Oz is the fourth studio album by Australian singer-songwriter Missy Higgins, and was released by Eleven on 19 September 2014. It is Higgins' first cover album, which is accompanied by a book of the same name that collects a series of essays by Higgins; using each song title as a jumping off point. The album's title refers to each of the artists covered being from Australia, as well as being a reference to the land of Oz as established in The Wizard of Oz.

Upon release, Higgins said “I wanted to try something different this time around. I couldn’t decide between making a covers album or writing a book so I decided to do both at once. Musically it’s intended to be a real mixed bag of lollies.” adding “I like the idea of songwriters being like the Wizard in The Wizard of Oz. Some people think we're special people who have special powers but really we're just scared little people hiding in a backroom somewhere, working like crazy to make sure we don't get found out.”

The album was originally conceived by Higgins and her manager, John Watson, as a circuit-breaker during the several years of depression and writer's block that preceded the singer's third album, The Ol' Razzle Dazzle in 2012. Higgins successfully persisted with writing her own material, but came back to the idea of interpreting some of her favourite Australian songs in 2013.

The album's lead single is "Shark Fin Blues", originally released by The Drones on their 2005 album Wait Long by the River.... It was released via SoundCloud on 7 July 2014. A music video for the song was released on 11 August 2014.

==Critical reception==

Everett True from The Guardian said: "Having Missy Higgins cover a series of widely disparate songs in her trademark style leads to an unintentional levelling off, a flattening of variety.
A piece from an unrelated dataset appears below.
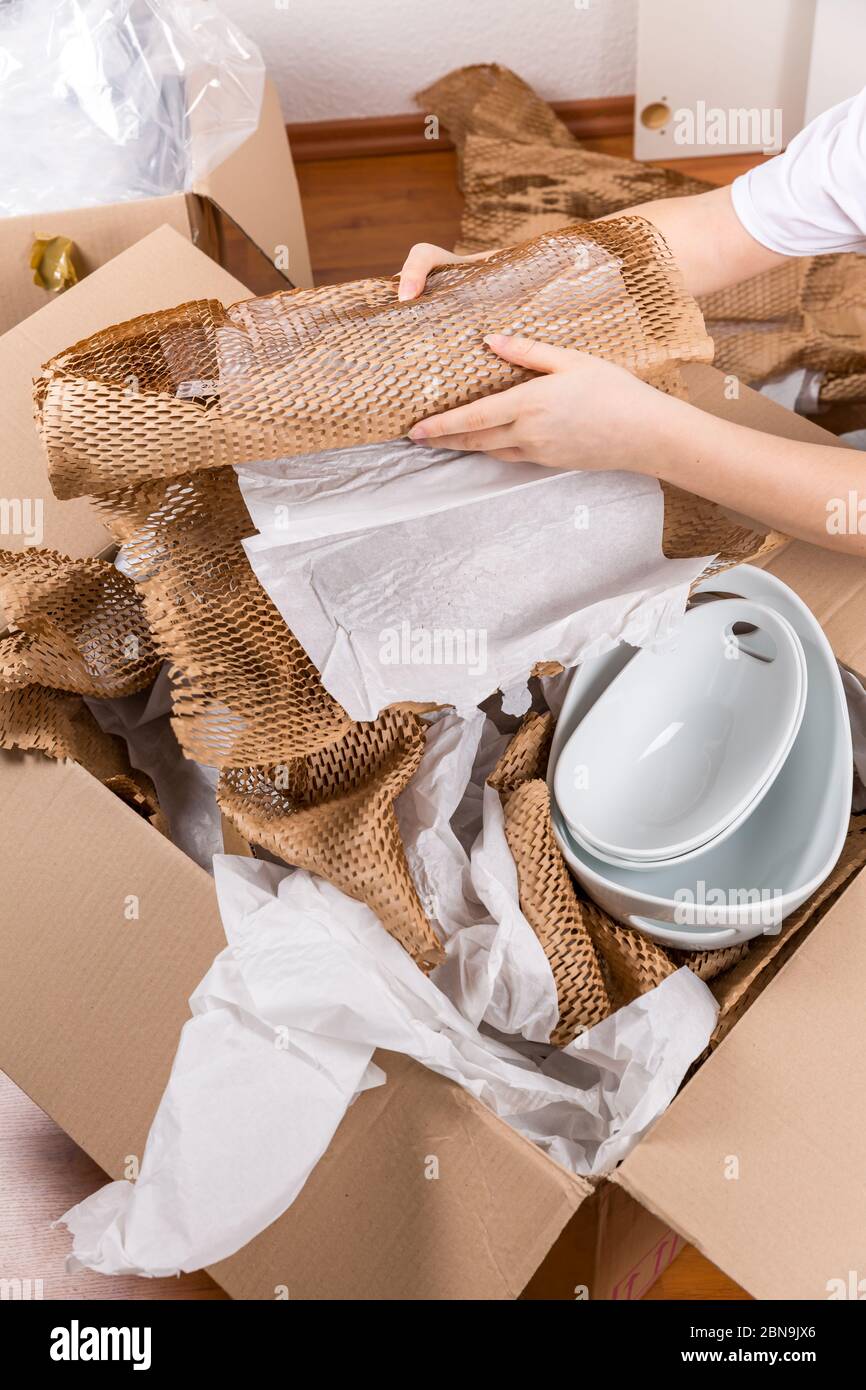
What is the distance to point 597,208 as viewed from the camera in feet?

Whether this is to the album's detriment will come down to how much you like Missy Higgins."

Carley Hill from The Music said: "Higgins has made these much-loved tracks sing with a bold, new voice", adding, "Higgins' lush symphonic rendering of The Drones' guttural "Shark Fin Blues" is arguably the best on the album."

Helena Ho from Renowned for Sound said: Higgins transformed "each track based on her own musical style, so that it is worthy to be critiqued as a new song altogether." adding "Oz is a tribute to some of the country’s greatest music artists."

Ali Birnie from Beat Magazine said: "Higgins has made these songs shine with her unique and beautiful style."

Professional ratings
Review scores
| Source | Rating |
| The Guardian |  |
| The Music |  |
| Renowned for Sound |  |

==Track listing==

| No. | Title | Writer(s) | Original Artist | Length |
|---|---|---|---|---|
| 1. | "You Only Hide" | Stephanie Ashworth, Paul Dempsey, Clint Hyndman | Something for Kate | 2:44 |
| 2. | "Old Fitzroy" | Dan Sultan | Dan Sultan | 3:59 |
| 3. | "NYE" | Perry Keyes | Perry Keyes | 3:55 |
| 4. | "Shark Fin Blues" | Gareth Liddiard | The Drones | 5:16 |
| 5. | "Was There Anything I Could Do?" | Robert Forster, Grant McLennan | The Go-Betweens | 2:52 |
| 6. | "Back to the Wall" | Christina Amphlett, Richard Feldman, Mark McEntee | Divinyls | 3:53 |
| 7. | "Don't Believe Anymore" | Iva Davies | Icehouse | 2:52 |
| 8. | "The Biggest Disappointment" (duet with Dan Sultan) | Joy McKean | Slim Dusty | 3:01 |
| 9. | "Everybody Wants to Touch Me" | Paul Kelly | Paul Kelly | 3:06 |
| 10. | "Curse on You" | Phillip Kakulas, Graham Lee, David McComb | The Blackeyed Susans | 3:04 |
| 11. | "No Secrets" | Graham Bidstrup, Doc Neeson | The Angels | 3:00 |
| 12. | "Before Too Long" (duet with Amanda Palmer) | Paul Kelly | Paul Kelly | 4:21 |
| 13. | "Blackfella/Whitefella" (duet with Crystal Itjuwalyi Butcher) | George Djilaynga, Neil Murray | Warumpi Band | 4:11 |
| 14. | "Calm and Crystal Clear" | Neil Murray | Neil Murray | 3:43 |
| 15. | "The Way You Are Tonight" | Don Walker | Don Walker | 5:02 |
| 16. | "Confide in Me" (iTunes exclusive) | Steve Anderson, Dave Seaman | Kylie Minogue | 3:33 |
| Total length: |  |  |  | 58:33 |

==Charts==

===Weekly charts===

| Chart (2014) | Peak position |
|---|---|
| Australian Albums (ARIA) | 3 |
| New Zealand Albums (RMNZ) | 39 |

===Year-end charts===

| Chart (2014) | Position |
|---|---|
| Australian Albums Chart | 52 |

==Certifications==

| Region | Certification | Certified units/sales |
| Australia (ARIA) | Gold | 35,000^{‡} |
^{‡} Sales+streaming figures based on certification alone.